Yesterday, Minister for Agriculture and Food, Mary Coughlan, again met the national disease control management committee and was in touch with her Northern Ireland counterpart, Michelle Gildernew.

They discussed the bio-security arrangements which have been put in place to ensure the disease does not spread from Britain to the island of Ireland, which has banned the import of meat and meat products from Britain.

A spokesman for the department said that the arrangements were under constant review and the Government was receiving full co-operation from the British authorities.

"We have been told that the strain of the latest outbreak is similar to the one of a month ago, but they have still not established if it is the 1967 strain of the disease as yet," he said.

He added that scientists also believed that suspect animals being examined in Norfolk were unlikely to be infected with the disease, but it would be later today before tests from the centre involved would become available.

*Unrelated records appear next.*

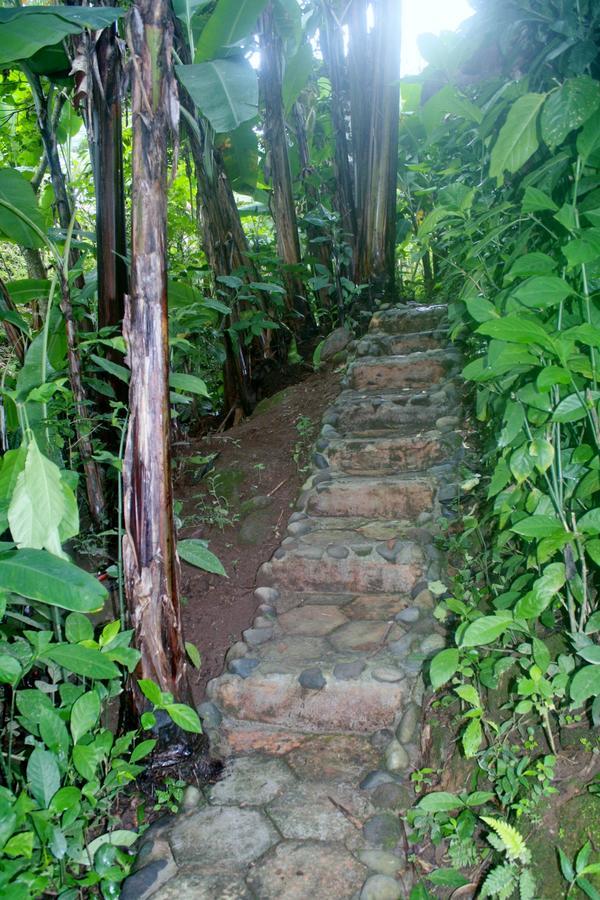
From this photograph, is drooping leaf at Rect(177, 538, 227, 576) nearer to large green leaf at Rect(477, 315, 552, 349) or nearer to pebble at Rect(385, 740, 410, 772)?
pebble at Rect(385, 740, 410, 772)

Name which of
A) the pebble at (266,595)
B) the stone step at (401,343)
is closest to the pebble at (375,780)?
the pebble at (266,595)

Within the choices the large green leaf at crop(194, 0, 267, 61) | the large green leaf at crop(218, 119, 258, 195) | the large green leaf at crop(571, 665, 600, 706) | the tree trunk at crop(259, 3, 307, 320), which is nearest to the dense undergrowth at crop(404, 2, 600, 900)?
the large green leaf at crop(571, 665, 600, 706)

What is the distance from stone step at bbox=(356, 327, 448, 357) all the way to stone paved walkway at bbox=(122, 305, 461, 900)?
737 millimetres

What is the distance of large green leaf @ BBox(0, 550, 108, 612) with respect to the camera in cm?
134

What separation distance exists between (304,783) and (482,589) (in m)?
0.91

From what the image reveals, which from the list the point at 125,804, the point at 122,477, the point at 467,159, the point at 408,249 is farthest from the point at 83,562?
the point at 408,249

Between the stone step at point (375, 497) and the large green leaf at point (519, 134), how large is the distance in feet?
5.58

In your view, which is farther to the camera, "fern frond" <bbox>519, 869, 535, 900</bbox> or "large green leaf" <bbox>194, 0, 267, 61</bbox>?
"large green leaf" <bbox>194, 0, 267, 61</bbox>

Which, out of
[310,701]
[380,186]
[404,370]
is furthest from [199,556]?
[380,186]

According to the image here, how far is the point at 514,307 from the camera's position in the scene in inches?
70.0

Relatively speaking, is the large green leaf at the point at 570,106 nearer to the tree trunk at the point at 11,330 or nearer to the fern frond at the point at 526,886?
the fern frond at the point at 526,886

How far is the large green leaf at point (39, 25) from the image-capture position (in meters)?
2.18

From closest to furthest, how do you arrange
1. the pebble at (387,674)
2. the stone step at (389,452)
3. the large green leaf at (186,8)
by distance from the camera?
the pebble at (387,674), the large green leaf at (186,8), the stone step at (389,452)

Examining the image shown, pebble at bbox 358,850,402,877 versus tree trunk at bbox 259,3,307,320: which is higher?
tree trunk at bbox 259,3,307,320
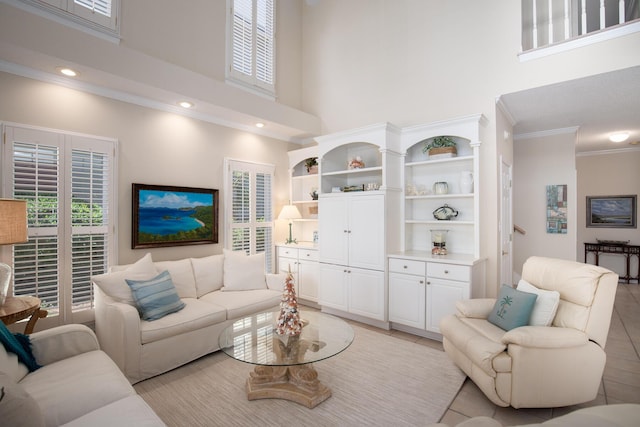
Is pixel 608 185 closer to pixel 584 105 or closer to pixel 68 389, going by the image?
pixel 584 105

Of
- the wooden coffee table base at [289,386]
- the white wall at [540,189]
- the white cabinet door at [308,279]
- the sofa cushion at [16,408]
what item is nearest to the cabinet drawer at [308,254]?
Answer: the white cabinet door at [308,279]

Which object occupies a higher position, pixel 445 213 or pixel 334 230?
pixel 445 213

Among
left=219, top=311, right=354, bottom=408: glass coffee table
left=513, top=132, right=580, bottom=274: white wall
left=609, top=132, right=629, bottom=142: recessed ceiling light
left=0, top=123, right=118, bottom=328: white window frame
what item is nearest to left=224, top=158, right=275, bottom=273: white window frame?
left=0, top=123, right=118, bottom=328: white window frame

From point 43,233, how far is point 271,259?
285cm

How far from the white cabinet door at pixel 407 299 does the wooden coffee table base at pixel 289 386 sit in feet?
5.16

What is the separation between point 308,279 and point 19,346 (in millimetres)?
3310

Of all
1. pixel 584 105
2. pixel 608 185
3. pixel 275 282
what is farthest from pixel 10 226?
pixel 608 185

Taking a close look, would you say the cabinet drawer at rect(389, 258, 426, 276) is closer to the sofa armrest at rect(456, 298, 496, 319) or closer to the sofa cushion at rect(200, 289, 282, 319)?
the sofa armrest at rect(456, 298, 496, 319)

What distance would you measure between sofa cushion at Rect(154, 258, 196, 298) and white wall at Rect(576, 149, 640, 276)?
7486 millimetres

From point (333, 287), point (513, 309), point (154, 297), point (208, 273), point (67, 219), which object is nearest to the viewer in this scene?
point (513, 309)

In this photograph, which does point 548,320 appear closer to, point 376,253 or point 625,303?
point 376,253

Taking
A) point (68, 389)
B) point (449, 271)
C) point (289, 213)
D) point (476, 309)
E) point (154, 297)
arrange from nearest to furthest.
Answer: point (68, 389) < point (476, 309) < point (154, 297) < point (449, 271) < point (289, 213)

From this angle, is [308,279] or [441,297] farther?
[308,279]

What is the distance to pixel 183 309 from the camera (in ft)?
10.4
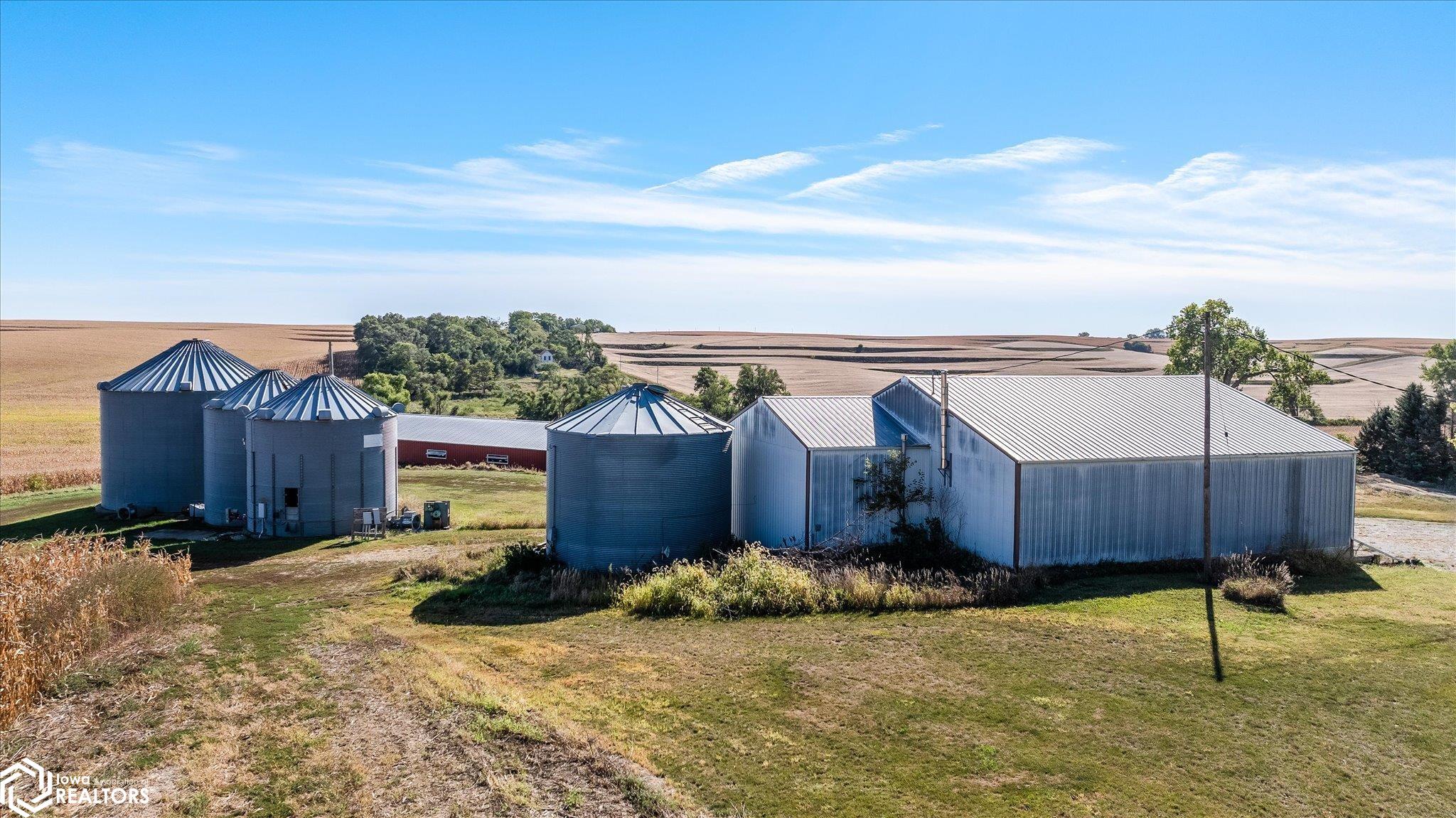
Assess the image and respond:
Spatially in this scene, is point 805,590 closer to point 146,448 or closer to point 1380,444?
point 146,448

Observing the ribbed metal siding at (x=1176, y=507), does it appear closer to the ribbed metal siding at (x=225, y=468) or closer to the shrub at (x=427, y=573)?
the shrub at (x=427, y=573)

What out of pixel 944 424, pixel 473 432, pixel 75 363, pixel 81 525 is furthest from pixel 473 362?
pixel 944 424

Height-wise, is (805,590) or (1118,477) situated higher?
(1118,477)

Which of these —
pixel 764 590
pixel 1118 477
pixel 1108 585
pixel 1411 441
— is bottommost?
pixel 1108 585

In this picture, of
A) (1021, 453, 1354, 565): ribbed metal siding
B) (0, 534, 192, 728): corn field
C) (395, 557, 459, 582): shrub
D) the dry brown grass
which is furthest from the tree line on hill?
(1021, 453, 1354, 565): ribbed metal siding

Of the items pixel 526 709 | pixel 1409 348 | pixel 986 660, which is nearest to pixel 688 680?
pixel 526 709

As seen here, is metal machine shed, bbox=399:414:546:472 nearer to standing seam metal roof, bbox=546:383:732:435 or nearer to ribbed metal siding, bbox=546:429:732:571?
standing seam metal roof, bbox=546:383:732:435
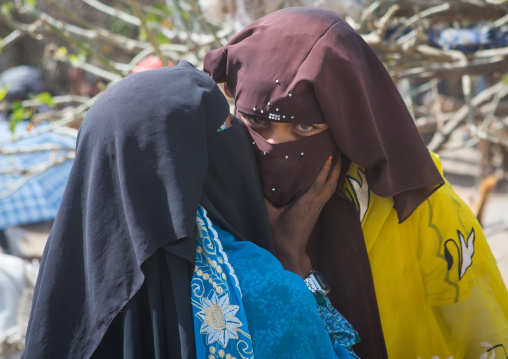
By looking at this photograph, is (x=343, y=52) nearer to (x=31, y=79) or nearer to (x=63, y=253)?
(x=63, y=253)

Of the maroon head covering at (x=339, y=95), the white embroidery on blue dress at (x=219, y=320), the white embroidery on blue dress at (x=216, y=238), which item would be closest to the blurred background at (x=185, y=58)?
the maroon head covering at (x=339, y=95)

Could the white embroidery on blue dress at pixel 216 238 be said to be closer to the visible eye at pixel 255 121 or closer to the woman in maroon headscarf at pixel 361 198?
the woman in maroon headscarf at pixel 361 198

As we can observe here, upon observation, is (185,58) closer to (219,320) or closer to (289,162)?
(289,162)

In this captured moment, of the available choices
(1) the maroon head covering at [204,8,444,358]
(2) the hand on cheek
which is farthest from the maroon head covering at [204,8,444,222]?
(2) the hand on cheek

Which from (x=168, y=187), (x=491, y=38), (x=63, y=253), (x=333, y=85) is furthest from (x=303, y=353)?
(x=491, y=38)

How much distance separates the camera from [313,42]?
171 centimetres

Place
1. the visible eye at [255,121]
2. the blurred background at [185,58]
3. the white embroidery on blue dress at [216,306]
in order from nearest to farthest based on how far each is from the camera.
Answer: the white embroidery on blue dress at [216,306] → the visible eye at [255,121] → the blurred background at [185,58]

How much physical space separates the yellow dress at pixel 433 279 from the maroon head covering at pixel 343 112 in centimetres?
6

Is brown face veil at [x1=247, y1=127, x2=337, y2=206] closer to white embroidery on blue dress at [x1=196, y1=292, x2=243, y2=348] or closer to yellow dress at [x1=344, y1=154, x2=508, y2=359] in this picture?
yellow dress at [x1=344, y1=154, x2=508, y2=359]

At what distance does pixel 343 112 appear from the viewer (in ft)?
5.57

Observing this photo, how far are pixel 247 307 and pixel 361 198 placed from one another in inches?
22.8

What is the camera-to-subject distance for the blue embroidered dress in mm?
1388

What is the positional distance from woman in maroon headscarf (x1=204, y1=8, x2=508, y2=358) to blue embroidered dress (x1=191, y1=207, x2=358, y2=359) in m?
0.26

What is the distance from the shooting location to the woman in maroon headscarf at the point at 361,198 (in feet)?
5.60
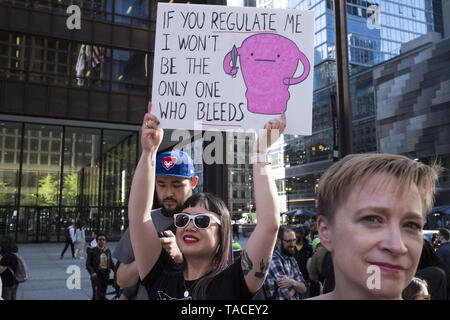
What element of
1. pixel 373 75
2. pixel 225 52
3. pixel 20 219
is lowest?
pixel 20 219

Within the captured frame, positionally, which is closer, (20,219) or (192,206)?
(192,206)

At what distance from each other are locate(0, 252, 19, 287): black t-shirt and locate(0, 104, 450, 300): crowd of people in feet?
17.2

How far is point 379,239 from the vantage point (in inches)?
51.6

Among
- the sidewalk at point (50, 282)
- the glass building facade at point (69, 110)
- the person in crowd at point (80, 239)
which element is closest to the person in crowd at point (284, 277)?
the sidewalk at point (50, 282)

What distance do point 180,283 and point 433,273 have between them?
218cm

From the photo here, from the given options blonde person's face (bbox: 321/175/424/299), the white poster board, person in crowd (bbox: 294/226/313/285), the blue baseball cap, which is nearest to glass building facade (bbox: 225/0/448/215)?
person in crowd (bbox: 294/226/313/285)

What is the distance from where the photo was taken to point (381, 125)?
5481cm

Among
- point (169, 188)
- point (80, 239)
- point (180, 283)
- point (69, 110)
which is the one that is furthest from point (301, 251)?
point (69, 110)

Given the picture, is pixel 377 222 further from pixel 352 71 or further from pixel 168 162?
pixel 352 71

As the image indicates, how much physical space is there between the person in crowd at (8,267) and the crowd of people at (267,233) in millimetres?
5217

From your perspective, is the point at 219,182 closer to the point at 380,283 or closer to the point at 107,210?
the point at 380,283

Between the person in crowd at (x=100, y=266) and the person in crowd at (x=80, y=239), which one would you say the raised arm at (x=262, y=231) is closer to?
the person in crowd at (x=100, y=266)

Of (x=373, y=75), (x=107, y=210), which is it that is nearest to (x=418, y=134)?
(x=373, y=75)

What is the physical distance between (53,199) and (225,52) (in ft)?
85.7
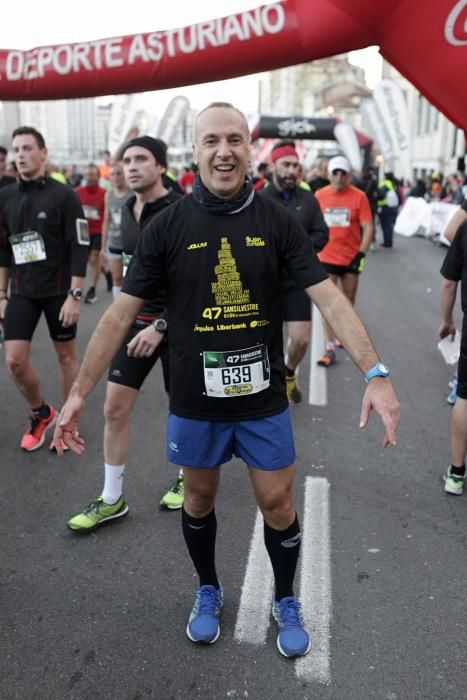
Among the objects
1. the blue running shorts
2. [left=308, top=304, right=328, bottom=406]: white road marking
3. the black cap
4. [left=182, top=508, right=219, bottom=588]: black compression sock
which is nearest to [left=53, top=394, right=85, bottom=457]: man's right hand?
the blue running shorts

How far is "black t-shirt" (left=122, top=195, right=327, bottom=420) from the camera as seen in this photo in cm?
234

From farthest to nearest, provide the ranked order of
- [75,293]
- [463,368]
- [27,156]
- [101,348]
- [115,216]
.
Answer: [115,216], [75,293], [27,156], [463,368], [101,348]

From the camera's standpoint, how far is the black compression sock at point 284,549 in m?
2.58

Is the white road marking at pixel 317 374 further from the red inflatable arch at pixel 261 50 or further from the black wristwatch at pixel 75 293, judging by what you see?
the red inflatable arch at pixel 261 50

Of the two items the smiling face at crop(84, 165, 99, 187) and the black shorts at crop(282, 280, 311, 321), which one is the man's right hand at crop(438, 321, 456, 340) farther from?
the smiling face at crop(84, 165, 99, 187)

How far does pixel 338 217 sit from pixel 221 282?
465 centimetres

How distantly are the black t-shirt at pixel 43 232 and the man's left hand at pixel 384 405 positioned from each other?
278 cm

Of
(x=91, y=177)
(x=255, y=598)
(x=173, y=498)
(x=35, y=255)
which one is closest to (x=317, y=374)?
(x=173, y=498)

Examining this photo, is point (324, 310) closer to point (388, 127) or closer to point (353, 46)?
point (353, 46)

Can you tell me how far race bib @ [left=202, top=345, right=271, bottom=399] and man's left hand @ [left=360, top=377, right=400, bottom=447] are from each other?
41cm

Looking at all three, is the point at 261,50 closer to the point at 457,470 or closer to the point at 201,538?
the point at 201,538

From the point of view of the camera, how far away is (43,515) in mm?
3693

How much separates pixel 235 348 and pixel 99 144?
19441cm

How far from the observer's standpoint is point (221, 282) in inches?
92.0
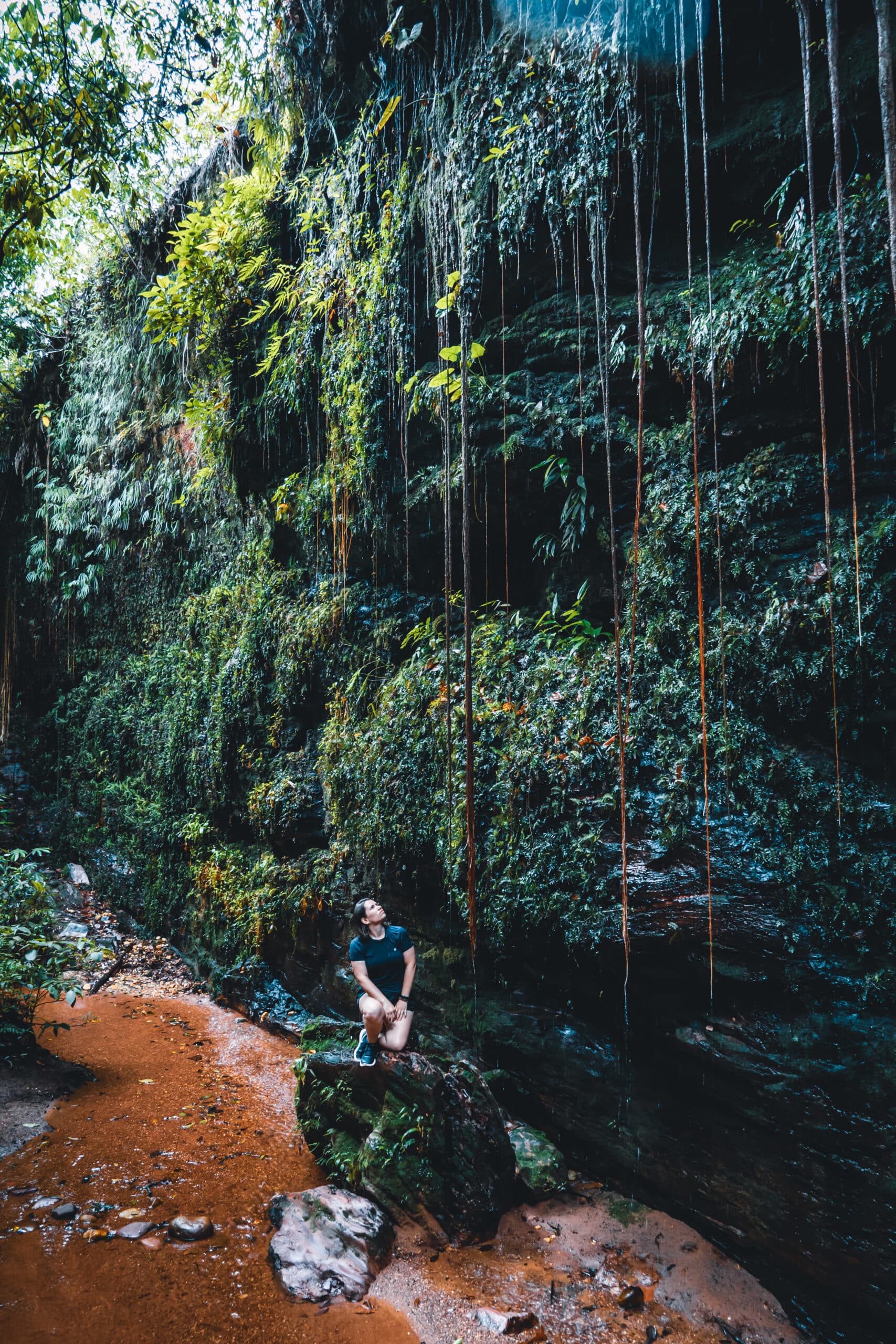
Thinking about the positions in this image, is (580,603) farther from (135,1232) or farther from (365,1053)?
(135,1232)

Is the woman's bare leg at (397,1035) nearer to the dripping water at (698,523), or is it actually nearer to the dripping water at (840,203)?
the dripping water at (698,523)

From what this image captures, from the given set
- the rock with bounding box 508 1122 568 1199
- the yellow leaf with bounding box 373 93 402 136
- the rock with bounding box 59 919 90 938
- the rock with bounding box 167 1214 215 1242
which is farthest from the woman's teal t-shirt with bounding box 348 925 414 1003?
the yellow leaf with bounding box 373 93 402 136

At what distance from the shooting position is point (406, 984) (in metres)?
4.29

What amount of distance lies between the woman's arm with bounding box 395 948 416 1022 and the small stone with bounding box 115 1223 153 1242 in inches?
61.9

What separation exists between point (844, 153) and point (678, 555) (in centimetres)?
243

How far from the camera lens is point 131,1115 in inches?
179

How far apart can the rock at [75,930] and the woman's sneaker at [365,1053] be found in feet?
18.1

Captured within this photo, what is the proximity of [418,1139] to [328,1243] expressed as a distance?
648 mm

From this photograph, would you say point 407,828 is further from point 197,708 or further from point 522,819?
point 197,708

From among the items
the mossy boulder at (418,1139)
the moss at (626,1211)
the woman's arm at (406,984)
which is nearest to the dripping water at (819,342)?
the moss at (626,1211)

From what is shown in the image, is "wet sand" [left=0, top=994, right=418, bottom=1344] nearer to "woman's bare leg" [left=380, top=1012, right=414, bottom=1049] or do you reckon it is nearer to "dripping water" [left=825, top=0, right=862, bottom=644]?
"woman's bare leg" [left=380, top=1012, right=414, bottom=1049]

Fine Gael agriculture spokesman Denis Naughten said there must be a full reassessment of the risk from FMD and it was "high time Ireland sought to eliminate all risky practices including the importation of Brazilian beef while FMD continues to be endemic there".

The Irish Cattle and Sheep Farmers' Association, which held an emergency meeting in Portlaoise on Wednesday night, said there was a need to carefully consider full restrictions on the movement of livestock across the Border here in the event of a worsening situation in Britain.

Those at the meeting were especially critical of the undue haste shown by the EU in letting British livestock and livestock product exports resume so quickly. "It is now clear that allowing exports from Britain was too rushed. The fact that livestock were imported to Ireland from Britain this month was potentially catastrophic," said its president, Malcolm Thompson.